Start Dataset extract
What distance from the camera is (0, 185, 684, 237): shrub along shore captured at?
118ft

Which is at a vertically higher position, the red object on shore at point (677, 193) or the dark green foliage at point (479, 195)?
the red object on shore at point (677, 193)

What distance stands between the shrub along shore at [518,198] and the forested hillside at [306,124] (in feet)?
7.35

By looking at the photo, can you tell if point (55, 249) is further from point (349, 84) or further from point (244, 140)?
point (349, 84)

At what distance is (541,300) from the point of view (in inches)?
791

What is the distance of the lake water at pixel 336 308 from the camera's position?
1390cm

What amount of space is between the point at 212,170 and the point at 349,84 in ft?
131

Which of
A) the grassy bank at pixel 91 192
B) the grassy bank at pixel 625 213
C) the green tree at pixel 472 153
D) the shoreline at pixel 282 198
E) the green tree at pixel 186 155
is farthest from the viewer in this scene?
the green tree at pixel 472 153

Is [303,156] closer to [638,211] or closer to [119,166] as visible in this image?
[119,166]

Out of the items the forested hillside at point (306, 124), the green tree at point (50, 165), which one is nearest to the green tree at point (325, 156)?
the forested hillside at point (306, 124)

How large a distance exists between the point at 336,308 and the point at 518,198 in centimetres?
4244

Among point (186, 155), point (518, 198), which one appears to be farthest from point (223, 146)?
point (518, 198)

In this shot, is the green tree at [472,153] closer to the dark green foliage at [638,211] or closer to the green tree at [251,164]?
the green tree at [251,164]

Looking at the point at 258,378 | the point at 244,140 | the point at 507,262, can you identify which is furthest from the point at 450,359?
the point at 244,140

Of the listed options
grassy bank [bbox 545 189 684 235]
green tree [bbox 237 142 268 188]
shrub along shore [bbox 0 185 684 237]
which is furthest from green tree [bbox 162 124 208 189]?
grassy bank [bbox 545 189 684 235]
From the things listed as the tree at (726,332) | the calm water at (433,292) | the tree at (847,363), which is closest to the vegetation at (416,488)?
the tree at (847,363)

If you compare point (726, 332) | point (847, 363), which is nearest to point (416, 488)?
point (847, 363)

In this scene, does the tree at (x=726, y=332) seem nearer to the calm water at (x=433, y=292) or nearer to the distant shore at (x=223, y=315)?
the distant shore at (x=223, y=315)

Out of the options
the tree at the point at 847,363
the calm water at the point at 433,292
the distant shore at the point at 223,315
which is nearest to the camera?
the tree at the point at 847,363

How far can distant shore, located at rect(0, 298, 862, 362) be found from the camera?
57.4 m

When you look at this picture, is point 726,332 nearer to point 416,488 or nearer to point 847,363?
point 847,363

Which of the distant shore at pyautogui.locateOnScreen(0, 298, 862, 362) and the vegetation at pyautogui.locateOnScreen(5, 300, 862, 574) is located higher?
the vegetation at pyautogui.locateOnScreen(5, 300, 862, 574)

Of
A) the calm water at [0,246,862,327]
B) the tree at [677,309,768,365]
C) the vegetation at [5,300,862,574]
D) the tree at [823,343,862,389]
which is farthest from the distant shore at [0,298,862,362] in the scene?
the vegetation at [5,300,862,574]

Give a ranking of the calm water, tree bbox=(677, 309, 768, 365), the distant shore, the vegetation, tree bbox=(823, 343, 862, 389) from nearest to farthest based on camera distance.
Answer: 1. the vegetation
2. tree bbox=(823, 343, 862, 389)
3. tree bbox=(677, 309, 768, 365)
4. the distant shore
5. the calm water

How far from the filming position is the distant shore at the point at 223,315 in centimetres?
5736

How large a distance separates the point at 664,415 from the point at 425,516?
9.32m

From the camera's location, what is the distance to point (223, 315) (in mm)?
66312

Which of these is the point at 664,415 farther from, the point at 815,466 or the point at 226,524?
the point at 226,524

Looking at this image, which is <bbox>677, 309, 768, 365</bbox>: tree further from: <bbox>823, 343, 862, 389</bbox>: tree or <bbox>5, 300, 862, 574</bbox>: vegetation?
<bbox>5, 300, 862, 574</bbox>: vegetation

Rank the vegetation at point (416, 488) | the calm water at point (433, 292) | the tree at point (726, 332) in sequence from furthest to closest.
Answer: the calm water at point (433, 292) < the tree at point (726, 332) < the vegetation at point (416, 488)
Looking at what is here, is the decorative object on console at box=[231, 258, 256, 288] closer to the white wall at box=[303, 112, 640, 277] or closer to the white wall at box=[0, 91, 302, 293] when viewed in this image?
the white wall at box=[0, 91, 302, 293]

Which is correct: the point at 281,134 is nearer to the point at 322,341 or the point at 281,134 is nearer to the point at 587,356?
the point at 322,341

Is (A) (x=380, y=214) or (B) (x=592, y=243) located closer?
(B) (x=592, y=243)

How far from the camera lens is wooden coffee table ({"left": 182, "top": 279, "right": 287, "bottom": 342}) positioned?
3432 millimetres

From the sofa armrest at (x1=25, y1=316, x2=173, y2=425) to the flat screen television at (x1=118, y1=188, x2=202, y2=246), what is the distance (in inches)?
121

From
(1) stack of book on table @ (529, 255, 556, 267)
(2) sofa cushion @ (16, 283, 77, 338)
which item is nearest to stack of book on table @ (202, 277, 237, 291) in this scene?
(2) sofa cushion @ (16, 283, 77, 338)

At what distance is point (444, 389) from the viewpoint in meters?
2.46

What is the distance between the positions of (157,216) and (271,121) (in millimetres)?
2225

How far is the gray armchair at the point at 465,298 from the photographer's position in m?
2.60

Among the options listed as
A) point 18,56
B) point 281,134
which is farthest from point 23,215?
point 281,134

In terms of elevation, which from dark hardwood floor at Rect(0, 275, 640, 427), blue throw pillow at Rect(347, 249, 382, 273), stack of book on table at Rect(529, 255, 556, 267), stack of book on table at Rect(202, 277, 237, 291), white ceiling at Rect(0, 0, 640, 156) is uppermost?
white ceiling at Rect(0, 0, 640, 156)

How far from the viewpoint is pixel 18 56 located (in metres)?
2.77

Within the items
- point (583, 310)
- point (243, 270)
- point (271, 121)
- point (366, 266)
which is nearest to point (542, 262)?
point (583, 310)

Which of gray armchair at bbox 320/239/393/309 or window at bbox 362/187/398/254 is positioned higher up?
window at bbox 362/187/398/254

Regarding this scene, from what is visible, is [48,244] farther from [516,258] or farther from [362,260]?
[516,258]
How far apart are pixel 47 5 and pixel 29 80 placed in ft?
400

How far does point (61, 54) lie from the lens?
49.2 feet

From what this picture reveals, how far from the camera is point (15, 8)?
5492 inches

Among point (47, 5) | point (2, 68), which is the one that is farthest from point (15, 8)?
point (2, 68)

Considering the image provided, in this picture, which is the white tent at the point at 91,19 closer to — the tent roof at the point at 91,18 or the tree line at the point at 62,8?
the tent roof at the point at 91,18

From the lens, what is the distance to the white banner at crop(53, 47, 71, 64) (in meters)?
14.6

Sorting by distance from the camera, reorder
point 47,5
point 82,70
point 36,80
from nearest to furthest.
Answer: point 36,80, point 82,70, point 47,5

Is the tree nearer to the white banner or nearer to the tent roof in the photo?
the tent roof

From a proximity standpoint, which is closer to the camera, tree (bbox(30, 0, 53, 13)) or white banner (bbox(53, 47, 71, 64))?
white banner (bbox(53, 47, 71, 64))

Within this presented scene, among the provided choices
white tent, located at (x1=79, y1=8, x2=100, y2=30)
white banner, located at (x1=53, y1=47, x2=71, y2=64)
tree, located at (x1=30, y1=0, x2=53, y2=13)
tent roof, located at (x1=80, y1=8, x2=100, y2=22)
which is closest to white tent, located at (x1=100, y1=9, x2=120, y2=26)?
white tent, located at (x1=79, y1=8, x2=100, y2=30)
End Dataset extract
__Exercise details__: Rewrite all of the data above, swapping every occurrence of "shrub along shore" for "bush along shore" and leaving everything else unchanged.

__Result below__:
What distance from the camera is (0, 185, 684, 237): bush along shore captured at?
118ft

Which is at a vertically higher position, the red object on shore at point (677, 193) or the dark green foliage at point (479, 195)?
the red object on shore at point (677, 193)

What distance stands between the bush along shore at [518,198] and the forested hillside at [306,124] (in feet)?
7.35

By looking at the photo, can you tell if point (55, 249) is further from point (349, 84) or further from point (244, 140)?
point (349, 84)

At what distance is (541,300) from the point of view (in inches)?
791

What is the distance of the lake water at pixel 336 308 from the camera's position?
1390cm

What amount of space is between the point at 212,170 and the point at 349,84 in ft?
131

Which of
A) the grassy bank at pixel 91 192
B) the grassy bank at pixel 625 213
C) the green tree at pixel 472 153
D) the shoreline at pixel 282 198
E) the green tree at pixel 186 155
is farthest from the viewer in this scene?
the green tree at pixel 472 153

Is [303,156] closer to [638,211] or closer to [119,166] as visible in this image?
[119,166]

Out of the items the forested hillside at point (306, 124), the green tree at point (50, 165), which one is nearest to the green tree at point (325, 156)?
the forested hillside at point (306, 124)

How large a distance exists between the point at 336,308 and the point at 518,198 in centimetres?
4244

Among point (186, 155), point (518, 198), which one appears to be farthest from point (223, 146)?
point (518, 198)

In this shot, is the green tree at [472,153] closer to the dark green foliage at [638,211] or closer to the green tree at [251,164]?
the green tree at [251,164]

Looking at the point at 258,378 | the point at 244,140 | the point at 507,262, can you identify which is furthest from the point at 450,359?
the point at 244,140

Of the listed options
grassy bank [bbox 545 189 684 235]
green tree [bbox 237 142 268 188]
bush along shore [bbox 0 185 684 237]
which is furthest from green tree [bbox 162 124 208 189]?
grassy bank [bbox 545 189 684 235]
From the things listed as the tree at (726,332) | the calm water at (433,292) | the tree at (847,363), which is closest to the vegetation at (416,488)?
the tree at (847,363)

If you compare point (726, 332) | point (847, 363), which is nearest to point (416, 488)?
point (847, 363)

In this scene, does the tree at (x=726, y=332) seem nearer to the calm water at (x=433, y=292) or nearer to the distant shore at (x=223, y=315)?
the distant shore at (x=223, y=315)

Out of the options
the tree at the point at 847,363
the calm water at the point at 433,292
the distant shore at the point at 223,315
which is nearest to the camera?
the tree at the point at 847,363

How far can distant shore, located at rect(0, 298, 862, 362) be found from the camera?
57.4 m

When you look at this picture, is point 726,332 nearer to point 416,488 or nearer to point 847,363?
point 847,363

Which of the distant shore at pyautogui.locateOnScreen(0, 298, 862, 362) and the vegetation at pyautogui.locateOnScreen(5, 300, 862, 574) is located higher?
the vegetation at pyautogui.locateOnScreen(5, 300, 862, 574)

Of
A) the calm water at [0,246,862,327]
B) the tree at [677,309,768,365]
C) the vegetation at [5,300,862,574]
D) the tree at [823,343,862,389]
which is farthest from the distant shore at [0,298,862,362] in the scene?
the vegetation at [5,300,862,574]

Give a ranking of the calm water, tree bbox=(677, 309, 768, 365), the distant shore, the vegetation, tree bbox=(823, 343, 862, 389) from nearest to farthest based on camera distance.
Answer: 1. the vegetation
2. tree bbox=(823, 343, 862, 389)
3. tree bbox=(677, 309, 768, 365)
4. the distant shore
5. the calm water

How far from the filming position is the distant shore at the point at 223,315 in centimetres?
5736

How large a distance separates the point at 664,415 from the point at 425,516?
9.32m

From the camera's location, what is the distance to point (223, 315) (in mm)?
66312

Which of these is the point at 664,415 farther from, the point at 815,466 or the point at 226,524?
the point at 226,524

Looking at this image, which is <bbox>677, 309, 768, 365</bbox>: tree further from: <bbox>823, 343, 862, 389</bbox>: tree or <bbox>5, 300, 862, 574</bbox>: vegetation?
<bbox>5, 300, 862, 574</bbox>: vegetation

Rank the vegetation at point (416, 488) | the calm water at point (433, 292) | the tree at point (726, 332) in sequence from furthest to closest.
Answer: the calm water at point (433, 292) < the tree at point (726, 332) < the vegetation at point (416, 488)
Looking at what is here, is the decorative object on console at box=[231, 258, 256, 288] closer to the white wall at box=[303, 112, 640, 277] or closer to the white wall at box=[0, 91, 302, 293] when viewed in this image?
the white wall at box=[0, 91, 302, 293]

Which is correct: the point at 281,134 is nearer to the point at 322,341 or the point at 281,134 is nearer to the point at 587,356?
the point at 322,341

Is (A) (x=380, y=214) or (B) (x=592, y=243) located closer?
(B) (x=592, y=243)

How far from the camera lens is wooden coffee table ({"left": 182, "top": 279, "right": 287, "bottom": 342}) positioned?
3432 millimetres

From the sofa armrest at (x1=25, y1=316, x2=173, y2=425) to the flat screen television at (x1=118, y1=188, x2=202, y2=246), what is the distance (in inches)?
121

From
(1) stack of book on table @ (529, 255, 556, 267)
(2) sofa cushion @ (16, 283, 77, 338)
which item is nearest to stack of book on table @ (202, 277, 237, 291) in this scene?
(2) sofa cushion @ (16, 283, 77, 338)

At what distance is point (444, 389) from the viewpoint in meters?
2.46

What is the distance between the positions of (157,216) and (271,121) (in millimetres)?
2225

How far is the gray armchair at the point at 465,298 from the photographer's position in m?
2.60

Among the options listed as
A) point 18,56
B) point 281,134
which is farthest from point 23,215?
point 281,134

In terms of elevation, which from dark hardwood floor at Rect(0, 275, 640, 427), blue throw pillow at Rect(347, 249, 382, 273), stack of book on table at Rect(529, 255, 556, 267), stack of book on table at Rect(202, 277, 237, 291), white ceiling at Rect(0, 0, 640, 156) is uppermost?
white ceiling at Rect(0, 0, 640, 156)

How far from the viewpoint is pixel 18 56 located (in metres)?
2.77

Within the items
- point (583, 310)
- point (243, 270)
- point (271, 121)
- point (366, 266)
which is nearest to point (542, 262)?
point (583, 310)

Which of gray armchair at bbox 320/239/393/309 or window at bbox 362/187/398/254 is positioned higher up?
window at bbox 362/187/398/254

Regarding this scene, from what is visible, is [48,244] farther from [516,258] or farther from [362,260]?
[516,258]
How far apart are pixel 47 5 and pixel 29 80 placed in ft?
400

How far does point (61, 54) lie from the lens?
49.2 feet

From what this picture reveals, how far from the camera is point (15, 8)?
5492 inches

Among point (47, 5) | point (2, 68), which is the one that is farthest from point (15, 8)?
point (2, 68)

Considering the image provided, in this picture, which is the white tent at the point at 91,19 closer to — the tent roof at the point at 91,18 or the tree line at the point at 62,8?
the tent roof at the point at 91,18

From the lens, what is the distance to the white banner at crop(53, 47, 71, 64) (in meters)?
14.6

Sorting by distance from the camera, reorder
point 47,5
point 82,70
point 36,80
from nearest to furthest.
Answer: point 36,80, point 82,70, point 47,5

Is the tree nearer to the white banner or nearer to the tent roof in the photo?
the tent roof

From a proximity standpoint, which is closer to the camera, tree (bbox(30, 0, 53, 13)) or white banner (bbox(53, 47, 71, 64))?
white banner (bbox(53, 47, 71, 64))

Within this presented scene, among the provided choices
white tent, located at (x1=79, y1=8, x2=100, y2=30)
white banner, located at (x1=53, y1=47, x2=71, y2=64)
tree, located at (x1=30, y1=0, x2=53, y2=13)
tent roof, located at (x1=80, y1=8, x2=100, y2=22)
which is closest to white tent, located at (x1=100, y1=9, x2=120, y2=26)?
white tent, located at (x1=79, y1=8, x2=100, y2=30)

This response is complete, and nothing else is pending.